Required task >>
Can you reproduce these rows with every "window in shower" swapped for "shower window" and everything else left as it is?

>> START Input

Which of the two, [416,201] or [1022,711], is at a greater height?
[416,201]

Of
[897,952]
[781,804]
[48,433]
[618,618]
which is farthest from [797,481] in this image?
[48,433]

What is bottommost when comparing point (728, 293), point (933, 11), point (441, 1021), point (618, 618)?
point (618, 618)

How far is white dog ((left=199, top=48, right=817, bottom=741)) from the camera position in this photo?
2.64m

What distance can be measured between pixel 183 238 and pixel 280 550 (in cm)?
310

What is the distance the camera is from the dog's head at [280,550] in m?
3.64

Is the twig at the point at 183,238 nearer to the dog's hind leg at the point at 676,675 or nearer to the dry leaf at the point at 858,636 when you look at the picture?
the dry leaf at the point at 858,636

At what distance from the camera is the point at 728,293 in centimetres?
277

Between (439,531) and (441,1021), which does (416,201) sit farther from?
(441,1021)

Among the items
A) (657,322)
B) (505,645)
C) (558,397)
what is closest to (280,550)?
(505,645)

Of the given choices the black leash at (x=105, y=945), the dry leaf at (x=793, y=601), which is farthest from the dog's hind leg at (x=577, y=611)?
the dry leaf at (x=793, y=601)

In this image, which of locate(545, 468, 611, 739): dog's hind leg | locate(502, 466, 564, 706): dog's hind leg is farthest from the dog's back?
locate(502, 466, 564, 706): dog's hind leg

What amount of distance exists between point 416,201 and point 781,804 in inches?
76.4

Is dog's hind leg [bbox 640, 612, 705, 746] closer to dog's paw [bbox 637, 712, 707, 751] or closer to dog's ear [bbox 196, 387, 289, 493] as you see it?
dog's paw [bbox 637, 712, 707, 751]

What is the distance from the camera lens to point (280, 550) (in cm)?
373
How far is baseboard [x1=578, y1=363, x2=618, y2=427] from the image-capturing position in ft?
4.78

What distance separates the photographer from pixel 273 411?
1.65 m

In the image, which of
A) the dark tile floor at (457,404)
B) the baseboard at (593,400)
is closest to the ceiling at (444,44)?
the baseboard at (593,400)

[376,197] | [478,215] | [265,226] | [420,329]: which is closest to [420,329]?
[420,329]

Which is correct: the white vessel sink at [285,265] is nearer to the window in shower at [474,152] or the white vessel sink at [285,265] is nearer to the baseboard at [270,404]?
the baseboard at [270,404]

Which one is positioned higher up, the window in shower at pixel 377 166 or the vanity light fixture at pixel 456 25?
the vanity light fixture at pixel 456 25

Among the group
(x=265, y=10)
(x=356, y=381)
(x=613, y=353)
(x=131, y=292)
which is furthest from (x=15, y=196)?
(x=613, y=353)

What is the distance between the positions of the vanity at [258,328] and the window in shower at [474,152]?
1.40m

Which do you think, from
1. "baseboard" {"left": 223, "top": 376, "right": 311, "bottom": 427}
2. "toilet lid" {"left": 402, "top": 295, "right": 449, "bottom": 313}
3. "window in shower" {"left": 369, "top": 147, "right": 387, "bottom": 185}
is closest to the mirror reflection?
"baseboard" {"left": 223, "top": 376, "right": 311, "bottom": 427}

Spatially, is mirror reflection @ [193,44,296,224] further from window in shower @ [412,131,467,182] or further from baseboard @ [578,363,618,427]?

>> END Input

Right answer >>
Which of the two, [416,201] or [1022,711], is at a greater height?
[416,201]

Of
[897,952]
[781,804]
[48,433]
[618,618]
which is farthest from [797,481] in this image?
[48,433]

What is bottommost when comparing point (728, 293), point (933, 11), point (441, 1021), point (618, 618)?
point (618, 618)

How far is white dog ((left=199, top=48, right=817, bottom=741)) from the camera position in this photo?
2.64m

What distance can be measured between pixel 183 238 and pixel 280 550 (in cm)?
310

What is the distance the camera is from the dog's head at [280,550] in m?
3.64

Is the twig at the point at 183,238 nearer to the dog's hind leg at the point at 676,675 or nearer to the dry leaf at the point at 858,636 when you look at the picture?
the dry leaf at the point at 858,636

At what distance from the camera is the point at 728,293 in centimetres?
277

Between (439,531) and (441,1021), which does (416,201) sit farther from?
(441,1021)

Among the items
A) (657,322)
B) (505,645)
C) (558,397)
what is closest to (280,550)?
(505,645)

Of the given choices the black leash at (x=105, y=945), the dry leaf at (x=793, y=601), which is farthest from the dog's hind leg at (x=577, y=611)?
the dry leaf at (x=793, y=601)

In this image, which of locate(545, 468, 611, 739): dog's hind leg | locate(502, 466, 564, 706): dog's hind leg is farthest from the dog's back?
locate(502, 466, 564, 706): dog's hind leg

What amount of distance exists between point 416,201 and point 781,804 in inches?
76.4

Is dog's hind leg [bbox 640, 612, 705, 746] closer to dog's paw [bbox 637, 712, 707, 751] or closer to dog's ear [bbox 196, 387, 289, 493] as you see it?
dog's paw [bbox 637, 712, 707, 751]

What is the distance from the camera lens to point (280, 550) (in cm)?
373
How far is baseboard [x1=578, y1=363, x2=618, y2=427] from the image-capturing position in ft?
4.78

What distance separates the photographer from pixel 273 411?
1.65 m

In the image, which of
A) the dark tile floor at (457,404)
B) the baseboard at (593,400)
is closest to the ceiling at (444,44)?
the baseboard at (593,400)

[376,197] | [478,215] | [265,226] | [420,329]: which is closest to [420,329]?
[420,329]

Which is correct: the white vessel sink at [285,265] is nearer to the shower window at [474,152] or the white vessel sink at [285,265] is nearer to the baseboard at [270,404]?
the baseboard at [270,404]

Which one is positioned higher up, the shower window at pixel 377 166 or the vanity light fixture at pixel 456 25?
the vanity light fixture at pixel 456 25

Among the group
(x=265, y=10)
(x=356, y=381)
(x=613, y=353)
(x=131, y=292)
which is furthest from (x=15, y=196)?
(x=613, y=353)

What is the distance between the positions of the vanity at [258,328] and the shower window at [474,152]?
1.40m

Which do you think, from
1. "baseboard" {"left": 223, "top": 376, "right": 311, "bottom": 427}
2. "toilet lid" {"left": 402, "top": 295, "right": 449, "bottom": 313}
3. "shower window" {"left": 369, "top": 147, "right": 387, "bottom": 185}
is closest to the mirror reflection?
"baseboard" {"left": 223, "top": 376, "right": 311, "bottom": 427}

Spatially, is mirror reflection @ [193,44,296,224] further from shower window @ [412,131,467,182] or further from baseboard @ [578,363,618,427]?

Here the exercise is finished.